TEMPO.CO, Jakarta - Berbeda dengan Indonesia yang giat menggenjot pertumbuhan ekonomi, pemerintah Tiongkok justru mengerem laju pertumbuhan ekonominya. Apakah Negeri Tirai Bambu itu sudah merasa cukup makmur? Ternyata, bukan itu alasannya. Pengamat ekonomi dari Bank BCA, David Sumual, menyatakan Tiongkok sudah tidak terobsesi lagi mencapai pertumbuhan ekonomi dua digit.
"Kapasitas sektor industri manufaktur dan properti di Tiongkok sudah melebihi kapasitas," katanya saat dihubungi Tempo, 8 Mei 2014. David menjelaskan, akibat kelebihan kapasitas di industri manufaktur dan properti, saat ini banyak pabrik yang kosong dan proyek properti yang mangkrak. Beberapa wilayah Tiongkok bahkan sudah seperti kota hantu karena tak ada produksi dan properti tak terpakai.

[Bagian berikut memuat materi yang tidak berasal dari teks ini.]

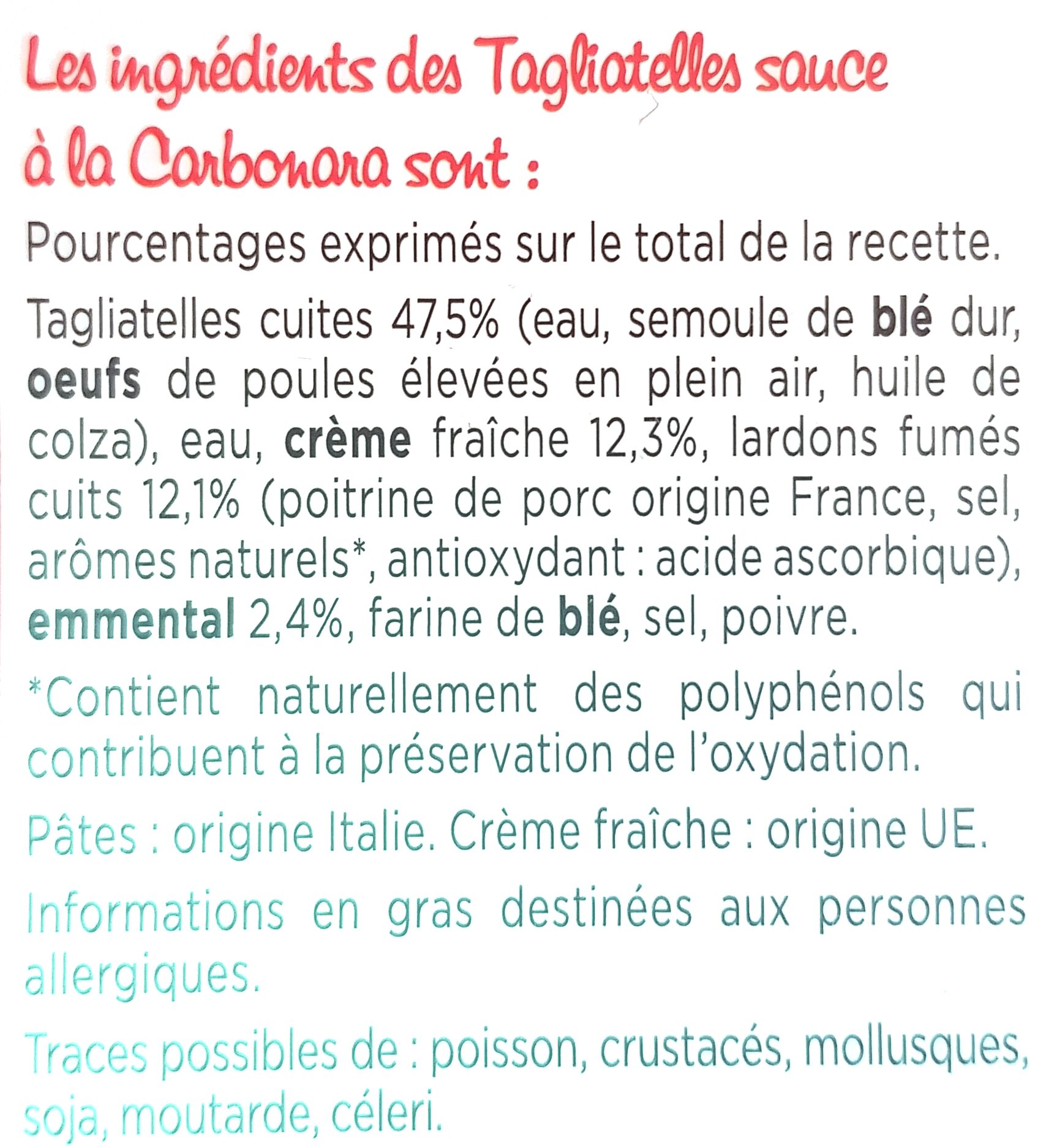 Les ingrédients des Tagliatelles sauce à la Carbonara sont :

Pourcentages exprimés sur le total de la recette.

Tagliatelles cuites 47,5% (eau, semoule de blé dur, oeufs de poules élevées en plein air, huile de colza), eau, crème fraîche 12,3%, lardons fumés cuits 12,1% (poitrine de porc origine France, sel, arômes naturels*, antioxydant : acide ascorbique), emmental 2,4%, farine de blé, sel, poivre.

*Contient naturellement des polyphénols qui contribuent à la préservation de l'oxydation.

Pâtes : origine Italie. Crème fraîche : origine UE.

Informations en gras destinées aux personnes allergiques.

Traces possibles de : poisson, crustacés, mollusques, soja, moutarde, céleri.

"Pemerintah negara itu akhirnya memperlambat pertumbuhan ekonominya. Karena, jika mereka tetap berambisi tumbuh dua digit, dikhawatirkan malah menjadi bumerang," ujar David. Pertumbuhan ekonomi tertinggi Tiongkok dicapai pada 2010, yakni 10,4 persen. Tahun 2011 turun menjadi 9,2 persen, 7,8 persen pada 2012, dan 7,6 persen pada 2013. Pada kuartal pertama 2014, Tiongkok hanya tumbuh 7,4 persen.
Menurut dia, banyak industri dan properti di Tiongkok yang dibiayai oleh shadow banking. Praktek shadow banking ini mirip dengan praktek investasi di Indonesia. "Bedanya, di Indonesia lebih banyak menawarkan investasi emas, sedangkan di Tiongkok investasi infrastruktur. Shadow banking di sana sekarang sedang macet," tuturnya.
Dampak perlambatan pertumbuhan ekonomi Tiongkok ini, kata David, tentu berpengaruh pada Indonesia karena permintaan komoditas mereka akan menurun. Padahal, ekspor terbesar Indonesia ke Tiongkok. Di sisi lain, perlambatan pertumbuhan ekonomi Tiongkok bisa menjadi peluang. Banyak industri-industri di negeri itu yang mulai memikirkan relokasi usaha ke negara lain.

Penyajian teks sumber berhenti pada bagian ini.